White Castle is one of the first fast-food chains to deploy an AI voice assistant, which it named Julia, in its drive-thrus (10 have already been deployed, 100 more are planned by the end of 2024). As an innovator and early adopter, what did they learn from the experience?
Jamie Richardson, White Castle’s VP of Marketing & Public Relations, recently joined SoundHound’s Head of Channel Partnerships, Mike Lauricella, and SoundHound’s Director of Communications, Fiona McEvoy, to discuss the challenges, learnings, and accomplishments.
You can listen to the full webinar recording here.
Here are 11 takeaways:
1. Challenges of being an early adopter include the learning required of the voice assistant to accurately capture food ordering complexity.

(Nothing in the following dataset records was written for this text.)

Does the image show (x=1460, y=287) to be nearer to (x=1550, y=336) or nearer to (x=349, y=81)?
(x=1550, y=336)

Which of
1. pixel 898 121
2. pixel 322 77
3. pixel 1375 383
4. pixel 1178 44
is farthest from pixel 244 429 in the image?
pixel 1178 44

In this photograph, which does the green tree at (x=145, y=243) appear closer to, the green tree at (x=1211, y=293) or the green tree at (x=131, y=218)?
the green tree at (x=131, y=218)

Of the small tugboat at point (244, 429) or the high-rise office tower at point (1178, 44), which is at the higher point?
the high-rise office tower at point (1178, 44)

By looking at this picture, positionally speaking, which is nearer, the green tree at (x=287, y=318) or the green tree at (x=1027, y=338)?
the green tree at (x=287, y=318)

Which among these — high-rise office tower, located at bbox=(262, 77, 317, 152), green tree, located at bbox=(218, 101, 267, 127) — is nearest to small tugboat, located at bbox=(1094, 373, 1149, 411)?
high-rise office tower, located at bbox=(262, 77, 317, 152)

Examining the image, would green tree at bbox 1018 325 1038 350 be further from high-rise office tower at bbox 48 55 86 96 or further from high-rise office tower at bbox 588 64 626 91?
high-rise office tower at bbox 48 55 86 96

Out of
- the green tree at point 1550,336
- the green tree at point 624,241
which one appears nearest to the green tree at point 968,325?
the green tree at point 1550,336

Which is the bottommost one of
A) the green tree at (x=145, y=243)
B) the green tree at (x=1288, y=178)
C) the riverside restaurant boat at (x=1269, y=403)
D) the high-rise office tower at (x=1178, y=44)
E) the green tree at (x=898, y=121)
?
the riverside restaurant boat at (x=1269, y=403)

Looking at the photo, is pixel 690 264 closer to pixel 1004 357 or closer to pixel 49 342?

Jamie: We didn’t realize initially how many different ways people order sliders. Turns out there were 72 ways to order the #1 Combo at White Castle, and Julia knows all of them. Julia learns quickly and adjusts.
2. As Julia learns, completion rates go up.
Mike: As Julia learns, we have consistently seen the White Castle order completion rates increase, and now reaches 90% and higher (no human involvement needed), and accuracy rates continue to go up as well.
3. Greater friendliness rankings.
Jamie: In the last year we’ve actually seen our friendliness scores across all White Castle locations increase 14% from where they were a year ago. If you can order quicker, have more accuracy, and better customer engagement, that’s a big win.